これまで知られている北米大陸最大の肉食動物は、同じく獣脚類のティラノサウルス・レックスで、体重は8トンにもなり、白亜紀末期に食物連鎖の頂点を占めていた巨大肉食動物の代表的存在であった。しかし、シアッチが発見された同じ岩盤からは、小さなティラノサウルス類の歯の化石が出土しており、全身は大きな犬くらいの大きさであったと推定されることから、当時はシアッチが陸上生態系における支配的な位置を占めており、ティラノサウルスはシアッチのような巨大なアロサウルス類より下位の存在だったと考えられる。シアッチが絶滅した後、ティラノサウルスが巨大化したと考えられるが、シアッチの絶滅の時期や理由は不明である。

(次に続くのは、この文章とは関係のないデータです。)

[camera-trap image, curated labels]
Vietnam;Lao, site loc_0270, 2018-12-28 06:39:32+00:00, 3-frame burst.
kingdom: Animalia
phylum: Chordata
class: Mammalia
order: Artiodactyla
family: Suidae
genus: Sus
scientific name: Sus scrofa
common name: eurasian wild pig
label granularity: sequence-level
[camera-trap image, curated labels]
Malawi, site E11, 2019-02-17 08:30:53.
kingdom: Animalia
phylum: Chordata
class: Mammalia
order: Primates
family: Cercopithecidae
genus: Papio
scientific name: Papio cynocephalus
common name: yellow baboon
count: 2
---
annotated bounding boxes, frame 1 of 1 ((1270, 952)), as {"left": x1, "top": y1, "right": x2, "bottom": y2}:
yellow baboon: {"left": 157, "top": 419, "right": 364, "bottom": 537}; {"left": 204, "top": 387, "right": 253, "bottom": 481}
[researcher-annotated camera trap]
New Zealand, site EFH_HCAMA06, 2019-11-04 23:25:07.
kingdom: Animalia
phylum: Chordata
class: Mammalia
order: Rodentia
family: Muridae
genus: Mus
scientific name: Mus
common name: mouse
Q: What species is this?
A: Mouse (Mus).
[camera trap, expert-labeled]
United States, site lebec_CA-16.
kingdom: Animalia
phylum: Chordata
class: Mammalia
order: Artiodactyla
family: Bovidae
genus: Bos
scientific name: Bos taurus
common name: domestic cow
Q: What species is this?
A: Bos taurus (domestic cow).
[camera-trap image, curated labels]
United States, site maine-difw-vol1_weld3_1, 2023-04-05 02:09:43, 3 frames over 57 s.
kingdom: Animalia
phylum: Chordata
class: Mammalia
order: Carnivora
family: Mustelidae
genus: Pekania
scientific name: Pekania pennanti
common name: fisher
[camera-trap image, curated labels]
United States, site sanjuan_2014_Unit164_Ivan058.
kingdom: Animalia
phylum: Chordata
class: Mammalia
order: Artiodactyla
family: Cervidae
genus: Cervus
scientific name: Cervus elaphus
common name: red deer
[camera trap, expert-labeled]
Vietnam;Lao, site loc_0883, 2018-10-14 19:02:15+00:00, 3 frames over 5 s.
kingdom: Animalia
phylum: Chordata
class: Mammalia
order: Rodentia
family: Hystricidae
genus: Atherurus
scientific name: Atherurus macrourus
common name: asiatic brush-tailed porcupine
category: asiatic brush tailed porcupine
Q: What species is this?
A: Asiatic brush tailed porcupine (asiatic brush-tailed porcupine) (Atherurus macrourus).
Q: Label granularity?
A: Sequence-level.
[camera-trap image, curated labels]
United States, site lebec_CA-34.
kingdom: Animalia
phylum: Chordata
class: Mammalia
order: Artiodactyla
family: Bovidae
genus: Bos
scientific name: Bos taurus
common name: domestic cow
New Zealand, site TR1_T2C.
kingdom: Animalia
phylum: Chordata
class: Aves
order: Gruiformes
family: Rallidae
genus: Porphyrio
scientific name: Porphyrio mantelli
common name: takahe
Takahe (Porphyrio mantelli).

シアッチやティラノサウルスは、獣脚類特有の二足歩行の肉食恐竜であるが、ティラノサウルスの短く退化した前脚と比べ、シアッチの前脚には長い3本の爪があり、捕食に使われていた可能性もある。シアッチの化石は、北米大陸で発見されているアロサウルス類として最も古く、当地における巨大肉食恐竜の進化の最初の分岐を示すものではないかと考えられ、進化のミッシングリンクの一部を埋めるものとして重要視されている。